(25 Jun 2019) The fiancee of slain Saudi journalist Jamal Khashoggi has taken her campaign for justice over his grisly slaying to the U.N.'s top human rights body and is urging the United Nations to take "the next step" following a blistering report from an independent investigator.
Hatice Cengiz, a Turkish citizen, says she hasn't gotten over the October 2 killing of the Washington Post columnist at the Saudi consulate in Istanbul. She remains haunted by the prospect that he might not really be dead because his body hasn't been found.
She called that aspect to her grief "an unbelievably different kind of trauma."
She spoke Tuesday at a 90-minute "side event" at the U.N.-backed Human Rights Council organised by Canada.
Cengiz provided one of several testimonials on the theme "Silencing Dissent," which mostly criticised alleged rights abuses in Saudi Arabia and the United Arab Emirates.

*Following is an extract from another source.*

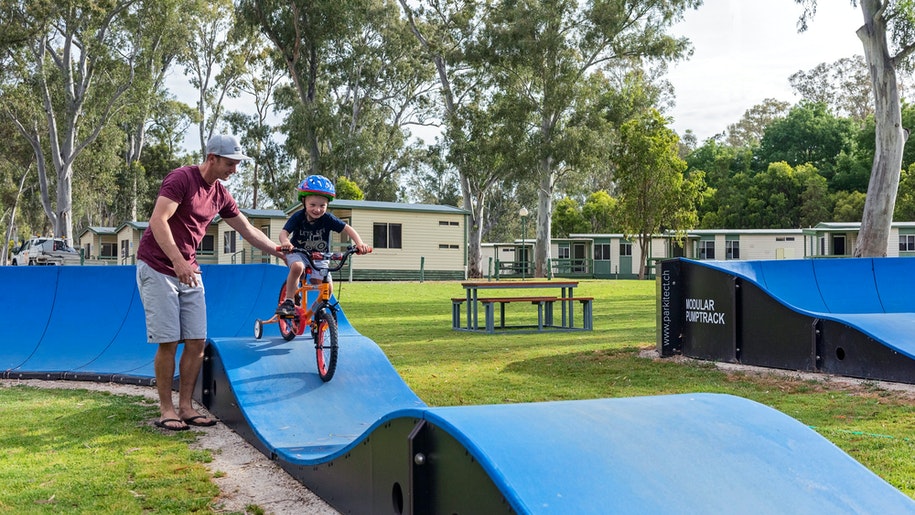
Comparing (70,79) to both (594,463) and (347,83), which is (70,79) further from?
(594,463)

Cengiz leaned heavily on findings by independent UN expert Agnes Callamard, a fellow panelist, who laid out in excruciating detail in a 101-page report issued last week the alleged final moments of Khashoggi at the consulate, arguing that Saudi crown prince Mohammed Bin Salman should face sanctions and further investigation into his possible role.
Cengiz insisted that the report shouldn't simply end up as a report.

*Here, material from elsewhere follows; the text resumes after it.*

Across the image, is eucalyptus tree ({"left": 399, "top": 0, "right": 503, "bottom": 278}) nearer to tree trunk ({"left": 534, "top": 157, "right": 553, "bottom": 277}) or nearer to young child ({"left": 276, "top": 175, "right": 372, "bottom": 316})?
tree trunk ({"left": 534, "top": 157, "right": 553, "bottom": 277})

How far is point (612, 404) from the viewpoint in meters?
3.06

"The international public needs to pursue this, needs to exert pressure and the United Nations needs to take this to the next step," she said.
Callamard, an academic and longtime human rights advocate, took up broader themes after detailing her report to journalists last week, decrying a trend of the targeting of journalists and others who speak truth to power.
"The targeted killings of journalists, human rights defenders, dissenters more generally is on the increase," she said.
Saudi Arabia is among the 47 member states of the Human Rights Council, which opened its three-week summer session on Monday.
Callamard was expected to present her report formally to the council on Wednesday, and the Saudi delegation is entitled to reply.